*** Selected passage

A little more than a year ago, the future of New York Community Bancorp was unsettled, at best.
The Long Island-based company, which dominated the New York City multifamily lending space for decades, was ill-equipped to deal with the rapid growth that stemmed from two hefty acquisitions — Flagstar Bancorp in late 2022 and remnants of Signature Bank in early 2023.
Now the bank was trying to claw its way out of a dangerous situation: Its commercial real estate portfolio was stressed, its stock price had plummeted and customers were yanking out deposits.
New York Community swapped out leadership, disclosed material weaknesses in its internal controls and rushed to fill recently vacated roles, including chief risk officer. Analysts and ratings agencies downgraded the company, saying reserve-building to protect against losses would crimp its earnings.
As questions swirled about whether New York Community would survive, Joseph Otting was looking for an opportunity to get back into the banking business. The 67-year-old Otting — a one-time CEO of California-based OneWest Bank who later became the Comptroller of the Currency during the first Trump administration — wasn’t necessarily looking for a bank CEO job.

******
*** Data segment

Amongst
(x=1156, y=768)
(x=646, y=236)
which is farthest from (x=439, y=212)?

******

What the exercise asks: Summarize the passage above about New York Community Bancorp in two sentences.

Answer to the problem: After its acquisitions of Flagstar Bancorp in late 2022 and remnants of Signature Bank in early 2023, New York Community Bancorp faced a stressed commercial real estate portfolio, a plummeting stock price and customers pulling deposits. The company swapped out leadership, disclosed material weaknesses in its internal controls and was downgraded by analysts and ratings agencies, while Joseph Otting, a former OneWest Bank CEO and Comptroller of the Currency, was looking to get back into banking.